**Письменное задание:** Допишите следующую часть отрывка о прифронтовом лагере военнопленных под Боровичами, начиная сразу после его последнего предложения.

В декабре 1942 я был командирован в прифронтовой лагерь военнопленных, чтобы вербовать там добровольцев, которые, пройдя особую антифашистскую школу, могли бы стать нашими пропагандистами и разведчиками на фронте или в немецких тылах. Заодно мы хотели собрать материал для новых листовок и звуковых передач: письма военнопленных, фотоснимки мирного лагерного быта; записать на пластинки речи, песни, празднование Рождества и Нового года. Ближайший прифронтовой пересыльный лагерь находился недалеко от Боровичей. Мы отправились туда целой экспедицией – автобус со звукозаписывающей машиной, автобус-фотолаборатория.
Нина впервые попала в лагерь. Ей все было в диковинку. Она работала неутомимо, перепечатывала на машинке тексты для лагерной стенгазеты, проекты воззваний, листовок, резолюций, записывала беседы, которые мы вели с пленными… В лагере культполитработой занимался уполномоченный Коминтерна, эмигрант-коммунист X., высокий, костлявый шваб, очень старательный, жаждущий деятельности и совершенно лишенный чувства юмора. Ему помогали обученные в Москве антифашисты из военнопленных – молодые голодные парни: гимназист силезец Эберхарт Тилыпер – пригожий, ясноглазый мальчик из интеллигентной семьи, любивший стихи Шиллера и Гельдерлина, а рыжий остроносый саксонец Георг Кайзер, сын рабочего социалдемократа, считал себя «непреклонным коммунистом», таскал в карманах брошюры Сталина и цитировал классиков марксизма, даже рассуждая о дополнительной порции каши.
Этот агиткульттриумвират должен был каждый свой шаг согласовывать с помощником начальника лагеря по культчасти, толстым, ленивым майором НКВД, который не понимал ни слова по-немецки, разрешал только то, что было предусмотрено инструкцией, никуда и никогда не торопился и подолгу «проверял» каждую заметку для стенгазеты, каждую книжонку для библиотеки. Следуя правилам и обычаям чекистской бдительности, он все время следил, впрочем, так же лениво, за X. и антифашистами с помощью оперуполномоченного и его информаторов.

**Фрагмент данных:**
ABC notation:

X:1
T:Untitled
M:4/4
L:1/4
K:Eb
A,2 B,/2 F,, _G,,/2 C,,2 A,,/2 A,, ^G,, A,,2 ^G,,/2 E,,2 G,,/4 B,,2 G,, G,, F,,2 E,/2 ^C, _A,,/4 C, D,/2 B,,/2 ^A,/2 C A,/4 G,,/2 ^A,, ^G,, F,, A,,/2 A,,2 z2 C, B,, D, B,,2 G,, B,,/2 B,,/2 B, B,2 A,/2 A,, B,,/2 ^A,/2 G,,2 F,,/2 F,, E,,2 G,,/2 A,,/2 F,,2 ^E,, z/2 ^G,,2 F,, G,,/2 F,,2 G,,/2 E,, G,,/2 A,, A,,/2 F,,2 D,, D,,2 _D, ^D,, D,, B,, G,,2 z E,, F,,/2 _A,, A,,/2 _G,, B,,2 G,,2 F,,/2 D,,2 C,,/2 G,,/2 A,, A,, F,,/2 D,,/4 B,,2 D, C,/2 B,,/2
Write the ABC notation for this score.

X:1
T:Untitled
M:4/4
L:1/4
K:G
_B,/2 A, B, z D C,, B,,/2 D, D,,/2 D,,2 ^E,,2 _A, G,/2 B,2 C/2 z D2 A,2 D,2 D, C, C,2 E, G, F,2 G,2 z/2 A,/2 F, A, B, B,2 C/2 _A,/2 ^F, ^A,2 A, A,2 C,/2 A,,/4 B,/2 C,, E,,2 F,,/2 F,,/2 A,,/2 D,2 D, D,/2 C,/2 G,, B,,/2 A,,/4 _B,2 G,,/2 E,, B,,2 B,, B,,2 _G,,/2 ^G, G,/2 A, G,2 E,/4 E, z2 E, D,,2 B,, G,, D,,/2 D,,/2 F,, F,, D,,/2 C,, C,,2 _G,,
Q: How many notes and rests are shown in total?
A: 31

**Результат задания:**
В должности лагерного уполномоченного состоял бывший ленинградский исполнитель приговоров, т.е. палач, капитан Морозов. Он, «культмайор» и начальник лагеря подполковник Рейберг, носивший значок старого чекиста, встречали нас всегда подчеркнуто радушно, – товарищам фронтовикам почет и уважение! – но и настороженно: не задаемся ли, не смотрим ли свысока.
Переводчиком у них был полуграмотный паренек, едва разбиравший печатные тексты и с трудом понимавший пленных, их ответы на элементарные вопросы. Поэтому основные кадры стукачей составляли перебежчикиполяки и говорившие по-польски силезцы, с которыми Морозов объяснялся без переводчиков. Они доносили ему, что X. и антифашисты покрывают лодырей, тайных воров и гитлеровцев.
Едва мы пришли в лагерь, X. и его активисты встретили нас жалобами: старосты избивают пленных, обманывают при раздаче пищи, мешают вести антифашистскую пропаганду, стенгазета не выходит неделями, начальство задерживает разрешения, в библиотеке мало книг…
Мне пришлось вести хитроумную дипломатию, чтобы, не озлобляя начальство, мягко, но решительно побудить его пойти на реформы – свести всех поляков и силезцев в отдельный барак-бригаду, а в немецких бараках назначить старост по рекомендации антифашистов и вообще внимательней к ним прислушиваться. Жили мы в деревне в 2-3 километрах от лагеря, возвращались поздно, смертельно усталые и, наскоро поев, заваливались спать.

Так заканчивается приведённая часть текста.